[Source passage]

First, the "unwanted" behaviour is the same on all Python programs that would be stored on a slow/high-latency filesystem, this is the way Python works: sys.path contains the path of the executed scripts, and imports will be tried from there first (https://docs.python.org/3/library/sys.html#sys.path).
IMHO the cleanest solution is code-less, and is to (perhaps educate to) install SCT on one's local storage; what the PR does is at least contained within the scripts, so it's not too bad, but it's still ad-hoc, and partial, since SCT internal imports will still have to be performed on the slow network.
@zougloub: in this specific issue, SCT is installed on one's local storage. Then the user goes into a remote disk, runs SCT and experiences this latency.
Ah.
Well, here's some analysis. After checking that invoking Python directly didn't cause issues, the following experiment was done and the extra accesses to try and import in the working directory are caused by the launcher, which causes addition of the current working directory to sys.path
:
# create a recognizable working directory
mkdir ~/my_sct_workdir && cd ~/my_sct_workdir
# create a useless script that does nothing
echo 'import sys; print("my path: %s" % sys.path)' > $SCT_DIR/scripts/sct_fake.py
# create a wrapper for it
ln -sf sct_propseg $SCT_DIR/bin/sct_fake
# trace direct script invocation
( strace -e trace=open,stat,readdir,fork,vfork,execve,clone python -u -v $SCT_DIR/scripts/sct_fake.py 2>&1 ) > 0_fake_just_python.txt
# trace script invocation with bundled interpreter
( strace -e trace=open,stat,readdir,fork,vfork,execve,clone $SCT_DIR/dev/python/bin/python -u -v $SCT_DIR/scripts/sct_fake.py 2>&1 ) > 1_fake_conda_python.txt
# trace script invocation with launcher, altered to do python -u -v
( strace -e trace=open,stat,readdir,fork,vfork,execve,clone -f sct_fake 2>&1 ) > 2_fake_with_launcher
# check when the workdir is accessed in the 3 tests
for x in 0 1 2; do grep my_sct_workdir ${x}_fake_* | awk '{ FS=":"; print $1 }' | wc -l; done
0
0
80
# check sys.path
grep "my path" ?_fake_*
0_fake_just_python.txt:my path: ['/home/cJ/sct_dev/scripts', '/usr/lib64/python27.zip', '/usr/lib64/python2.7', '/usr/lib64/python2.7/plat-linux2', '/usr/lib64/python2.7/lib-tk', '/usr/lib64/python2.7/lib-old', '/usr/lib64/python2.7/lib-dynload', '/home/cJ/.local/lib64/python2.7/site-packages', '/usr/lib64/python2.7/site-packages', '/usr/lib64/python2.7/site-packages/geos', '/usr/lib64/python2.7/site-packages/gtk-2.0', '/usr/lib64/python2.7/site-packages/wx-3.0-gtk2']
1_fake_conda_python.txt:my path: ['/home/cJ/sct_dev/scripts', '/home/cJ/sct_dev/python/lib/python27.zip', '/home/cJ/sct_dev/python/lib/python2.7', '/home/cJ/sct_dev/python/lib/python2.7/plat-linux2', '/home/cJ/sct_dev/python/lib/python2.7/lib-tk', '/home/cJ/sct_dev/python/lib/python2.7/lib-old', '/home/cJ/sct_dev/python/lib/python2.7/lib-dynload', '/home/cJ/sct_dev/python/lib/python2.7/site-packages', '/home/cJ/sct_dev/python/lib/python2.7/site-packages/setuptools-23.0.0-py2.7.egg']
2_fake_with_launcher:my path: ['/home/cJ/sct_dev/scripts', '/home/cJ/sct_dev/scripts', '/home/cJ/my_sct_workdir', '/home/cJ/sct_dev/python/lib/python27.zip', '/home/cJ/sct_dev/python/lib/python2.7', '/home/cJ/sct_dev/python/lib/python2.7/plat-linux2', '/home/cJ/sct_dev/python/lib/python2.7/lib-tk', '/home/cJ/sct_dev/python/lib/python2.7/lib-old', '/home/cJ/sct_dev/python/lib/python2.7/lib-dynload', '/home/cJ/sct_dev/python/lib/python2.7/site-packages', '/home/cJ/sct_dev/python/lib/python2.7/site-packages/setuptools-23.0.0-py2.7.egg']
Will track down where this comes from...

[Aim a] Can you transcribe the entries from the line with "Identify which from" up to and including the last line of the entries, leaving out the pictures?
The thread and the entries have no connection to each other.

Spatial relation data
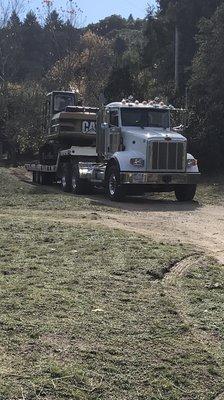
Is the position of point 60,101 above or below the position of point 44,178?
above

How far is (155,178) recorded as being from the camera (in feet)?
54.2

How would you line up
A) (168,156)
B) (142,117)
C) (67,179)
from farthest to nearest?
(67,179), (142,117), (168,156)

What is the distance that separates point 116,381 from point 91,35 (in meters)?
58.4

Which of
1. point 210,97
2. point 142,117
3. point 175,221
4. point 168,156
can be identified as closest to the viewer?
point 175,221

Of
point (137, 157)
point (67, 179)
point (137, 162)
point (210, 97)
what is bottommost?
point (67, 179)

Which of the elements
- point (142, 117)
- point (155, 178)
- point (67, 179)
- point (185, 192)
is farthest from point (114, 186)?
point (67, 179)

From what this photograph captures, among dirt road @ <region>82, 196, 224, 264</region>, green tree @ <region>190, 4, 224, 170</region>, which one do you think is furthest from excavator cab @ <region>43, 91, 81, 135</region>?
dirt road @ <region>82, 196, 224, 264</region>

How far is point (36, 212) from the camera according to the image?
13.4m

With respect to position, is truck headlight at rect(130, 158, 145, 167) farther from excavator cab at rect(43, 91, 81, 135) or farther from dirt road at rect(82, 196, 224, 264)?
excavator cab at rect(43, 91, 81, 135)

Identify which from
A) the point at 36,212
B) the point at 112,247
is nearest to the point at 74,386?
the point at 112,247

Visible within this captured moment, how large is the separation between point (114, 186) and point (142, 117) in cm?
243

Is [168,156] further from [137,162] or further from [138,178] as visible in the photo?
[138,178]

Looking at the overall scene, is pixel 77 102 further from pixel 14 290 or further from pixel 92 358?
pixel 92 358

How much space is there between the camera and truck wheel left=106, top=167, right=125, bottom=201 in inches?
663
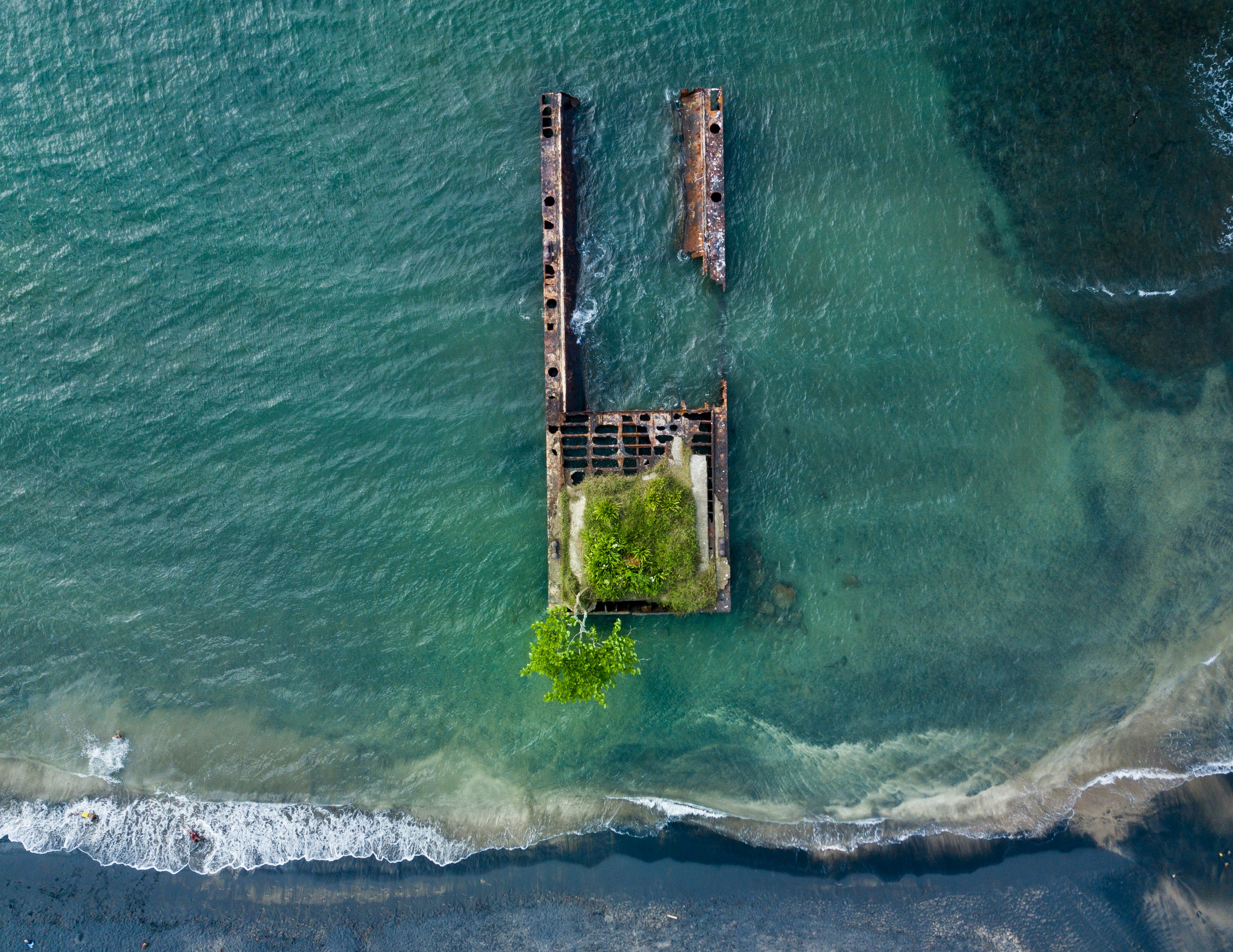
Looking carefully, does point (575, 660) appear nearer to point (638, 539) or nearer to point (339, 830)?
point (638, 539)

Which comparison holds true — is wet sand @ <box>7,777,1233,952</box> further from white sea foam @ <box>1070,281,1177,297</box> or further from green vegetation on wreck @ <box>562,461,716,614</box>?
white sea foam @ <box>1070,281,1177,297</box>

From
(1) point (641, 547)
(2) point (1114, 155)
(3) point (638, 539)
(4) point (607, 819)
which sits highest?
(2) point (1114, 155)

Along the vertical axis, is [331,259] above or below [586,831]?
above

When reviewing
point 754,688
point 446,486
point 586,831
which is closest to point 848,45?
point 446,486

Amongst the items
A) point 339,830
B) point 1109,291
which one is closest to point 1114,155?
point 1109,291

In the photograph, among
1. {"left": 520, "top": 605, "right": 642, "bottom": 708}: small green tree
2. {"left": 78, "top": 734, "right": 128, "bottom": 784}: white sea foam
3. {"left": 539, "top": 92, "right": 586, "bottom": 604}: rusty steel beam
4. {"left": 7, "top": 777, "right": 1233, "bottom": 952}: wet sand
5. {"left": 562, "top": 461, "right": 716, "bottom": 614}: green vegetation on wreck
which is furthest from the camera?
{"left": 78, "top": 734, "right": 128, "bottom": 784}: white sea foam

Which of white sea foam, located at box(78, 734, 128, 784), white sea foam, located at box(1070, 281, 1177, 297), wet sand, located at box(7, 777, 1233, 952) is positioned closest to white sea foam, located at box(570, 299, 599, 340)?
white sea foam, located at box(1070, 281, 1177, 297)

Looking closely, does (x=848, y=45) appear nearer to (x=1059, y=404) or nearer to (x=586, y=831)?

[Aim b] Would you restate the thread word for word from "IMHO the cleanest" up to and including "experiences this latency."?

[Reply a]
Identify which from
A) the point at 36,212
B) the point at 112,247
is nearest to the point at 74,386?
the point at 112,247

Visible within this captured moment, how large is the separation between point (114, 186) and point (142, 117) in cm?
243

Is [168,156] further from [137,162] or further from [138,178] as visible in the photo?
[138,178]

Looking at the overall scene, is pixel 77 102 further from pixel 14 290 or further from pixel 92 358?
pixel 92 358

How much space is there between the camera and truck wheel left=106, top=167, right=125, bottom=201 in inches?
663
Looking carefully, does point (575, 660) appear nearer to point (638, 539) or nearer to point (339, 830)?
point (638, 539)

Which comparison holds true — is wet sand @ <box>7,777,1233,952</box> further from white sea foam @ <box>1070,281,1177,297</box> or further from green vegetation on wreck @ <box>562,461,716,614</box>?
white sea foam @ <box>1070,281,1177,297</box>

From
(1) point (641, 547)
(2) point (1114, 155)
(3) point (638, 539)
(4) point (607, 819)
which sits highest?
(2) point (1114, 155)

Along the vertical axis, is [331,259] above or below [586,831]?
above

When reviewing
point 754,688
point 446,486
point 586,831
which is closest to point 848,45?
point 446,486

Amongst the items
A) point 339,830
B) point 1109,291
which one is closest to point 1114,155?
point 1109,291

In the photograph, among
1. {"left": 520, "top": 605, "right": 642, "bottom": 708}: small green tree
2. {"left": 78, "top": 734, "right": 128, "bottom": 784}: white sea foam
3. {"left": 539, "top": 92, "right": 586, "bottom": 604}: rusty steel beam
4. {"left": 7, "top": 777, "right": 1233, "bottom": 952}: wet sand
5. {"left": 562, "top": 461, "right": 716, "bottom": 614}: green vegetation on wreck
which is furthest from the camera?
{"left": 78, "top": 734, "right": 128, "bottom": 784}: white sea foam

Which of white sea foam, located at box(78, 734, 128, 784), white sea foam, located at box(1070, 281, 1177, 297), wet sand, located at box(7, 777, 1233, 952) is positioned closest to white sea foam, located at box(570, 299, 599, 340)?
white sea foam, located at box(1070, 281, 1177, 297)

Looking closely, does (x=848, y=45) appear nearer to (x=1059, y=404) or nearer to (x=586, y=831)?

[Reply b]
IMHO the cleanest solution is code-less, and is to (perhaps educate to) install SCT on one's local storage; what the PR does is at least contained within the scripts, so it's not too bad, but it's still ad-hoc, and partial, since SCT internal imports will still have to be performed on the slow network.
@zougloub: in this specific issue, SCT is installed on one's local storage. Then the user goes into a remote disk, runs SCT and experiences this latency.